## [ROWS]
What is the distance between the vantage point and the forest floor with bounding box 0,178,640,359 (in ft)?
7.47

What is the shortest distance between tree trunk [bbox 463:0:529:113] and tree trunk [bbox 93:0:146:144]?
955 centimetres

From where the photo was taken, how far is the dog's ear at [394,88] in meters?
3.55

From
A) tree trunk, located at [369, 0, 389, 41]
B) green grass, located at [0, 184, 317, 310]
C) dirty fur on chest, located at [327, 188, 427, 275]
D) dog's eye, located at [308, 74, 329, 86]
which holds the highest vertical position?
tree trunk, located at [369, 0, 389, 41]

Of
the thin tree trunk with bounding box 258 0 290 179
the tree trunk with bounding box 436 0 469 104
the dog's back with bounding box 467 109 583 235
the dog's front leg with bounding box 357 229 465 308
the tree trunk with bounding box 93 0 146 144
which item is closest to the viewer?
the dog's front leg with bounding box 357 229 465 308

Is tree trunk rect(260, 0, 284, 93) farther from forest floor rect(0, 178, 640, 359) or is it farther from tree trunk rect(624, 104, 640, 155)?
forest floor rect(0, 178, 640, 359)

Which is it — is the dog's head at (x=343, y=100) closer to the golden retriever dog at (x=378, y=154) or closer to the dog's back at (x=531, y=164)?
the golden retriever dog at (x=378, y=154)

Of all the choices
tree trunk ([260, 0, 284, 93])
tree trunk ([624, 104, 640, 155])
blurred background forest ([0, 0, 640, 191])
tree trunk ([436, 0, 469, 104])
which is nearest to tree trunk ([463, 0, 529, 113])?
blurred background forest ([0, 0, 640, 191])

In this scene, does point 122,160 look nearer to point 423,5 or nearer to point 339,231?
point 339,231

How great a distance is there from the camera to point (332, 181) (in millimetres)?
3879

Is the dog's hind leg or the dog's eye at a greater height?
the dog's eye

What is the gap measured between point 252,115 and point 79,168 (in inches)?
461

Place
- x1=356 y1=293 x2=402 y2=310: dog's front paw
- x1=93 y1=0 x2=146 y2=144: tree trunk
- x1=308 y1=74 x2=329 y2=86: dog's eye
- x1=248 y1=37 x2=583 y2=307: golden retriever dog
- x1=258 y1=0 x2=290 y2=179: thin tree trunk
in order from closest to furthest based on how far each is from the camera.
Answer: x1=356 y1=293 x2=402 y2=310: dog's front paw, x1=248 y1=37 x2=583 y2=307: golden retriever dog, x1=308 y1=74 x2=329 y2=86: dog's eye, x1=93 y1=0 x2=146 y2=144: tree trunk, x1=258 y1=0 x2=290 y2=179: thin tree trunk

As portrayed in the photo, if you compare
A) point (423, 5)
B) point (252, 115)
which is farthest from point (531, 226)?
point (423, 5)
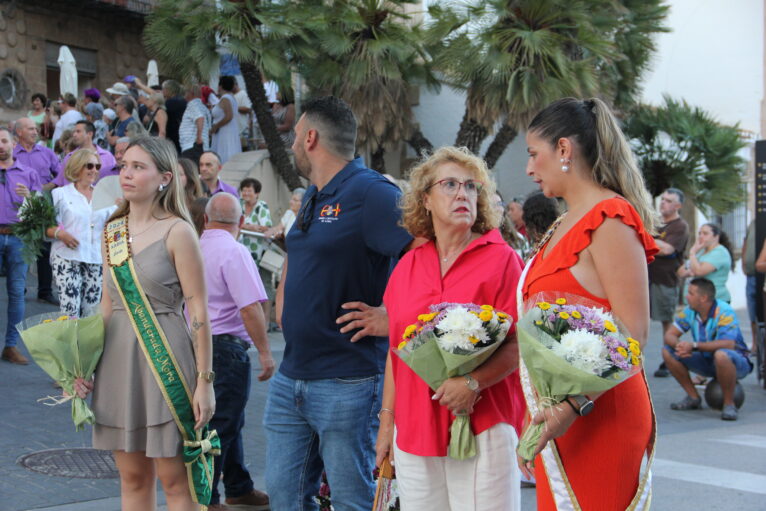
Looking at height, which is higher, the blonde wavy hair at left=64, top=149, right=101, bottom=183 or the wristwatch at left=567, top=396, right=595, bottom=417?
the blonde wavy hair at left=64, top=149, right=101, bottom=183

## [GIVEN REQUEST]
Render the part of the material that opens with the line containing "Looking at height, which" and closes at the end of the material as a CSV with two columns, input and output. Put each text and its answer on one row, with each in its own quoted field and line breaks turned into spaces.

## [OUTPUT FOR THIS EXERCISE]
input,output
"Looking at height, which is higher, the blonde wavy hair at left=64, top=149, right=101, bottom=183 or the wristwatch at left=567, top=396, right=595, bottom=417?","the blonde wavy hair at left=64, top=149, right=101, bottom=183"